Recast the lines from the one containing "Among gabled roof" through the end of the rows as a Markdown table with the columns "No." and "Text", numbering each line and omitting blank lines.

[Part of a data file]
- - -
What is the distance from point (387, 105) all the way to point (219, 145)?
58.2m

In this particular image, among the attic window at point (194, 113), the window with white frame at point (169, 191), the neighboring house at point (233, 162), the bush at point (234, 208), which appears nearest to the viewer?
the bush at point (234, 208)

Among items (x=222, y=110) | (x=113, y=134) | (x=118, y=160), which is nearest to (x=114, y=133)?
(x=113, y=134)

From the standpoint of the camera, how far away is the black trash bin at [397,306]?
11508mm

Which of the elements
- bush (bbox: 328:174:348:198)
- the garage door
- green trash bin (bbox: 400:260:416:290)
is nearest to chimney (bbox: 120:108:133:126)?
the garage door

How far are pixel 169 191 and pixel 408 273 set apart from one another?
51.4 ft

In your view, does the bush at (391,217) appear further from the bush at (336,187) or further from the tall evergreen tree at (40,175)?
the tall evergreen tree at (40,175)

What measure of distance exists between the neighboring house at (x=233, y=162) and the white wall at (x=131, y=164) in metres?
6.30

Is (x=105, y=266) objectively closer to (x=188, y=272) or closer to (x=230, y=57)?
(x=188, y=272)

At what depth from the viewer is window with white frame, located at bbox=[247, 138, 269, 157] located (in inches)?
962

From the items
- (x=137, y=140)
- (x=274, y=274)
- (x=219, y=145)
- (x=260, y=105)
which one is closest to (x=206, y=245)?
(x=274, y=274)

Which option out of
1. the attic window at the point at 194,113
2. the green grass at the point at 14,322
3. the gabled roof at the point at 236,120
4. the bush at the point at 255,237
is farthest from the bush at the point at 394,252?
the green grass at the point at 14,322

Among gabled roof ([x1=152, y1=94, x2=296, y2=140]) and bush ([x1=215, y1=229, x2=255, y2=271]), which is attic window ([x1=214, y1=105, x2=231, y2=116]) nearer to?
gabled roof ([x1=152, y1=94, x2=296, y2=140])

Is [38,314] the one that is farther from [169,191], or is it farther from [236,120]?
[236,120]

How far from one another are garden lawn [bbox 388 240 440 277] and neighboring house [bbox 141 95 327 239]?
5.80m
- - -
_Result_
| No. | Text |
|---|---|
| 1 | Among gabled roof ([x1=152, y1=94, x2=296, y2=140]) and bush ([x1=215, y1=229, x2=255, y2=271]), which is attic window ([x1=214, y1=105, x2=231, y2=116]) nearer to? |
| 2 | gabled roof ([x1=152, y1=94, x2=296, y2=140]) |
| 3 | Is [38,314] the one that is farther from [169,191], or is it farther from [236,120]? |
| 4 | [236,120] |
| 5 | How far from one another are garden lawn [bbox 388 240 440 277] and neighboring house [bbox 141 95 327 239]? |
| 6 | 5.80m |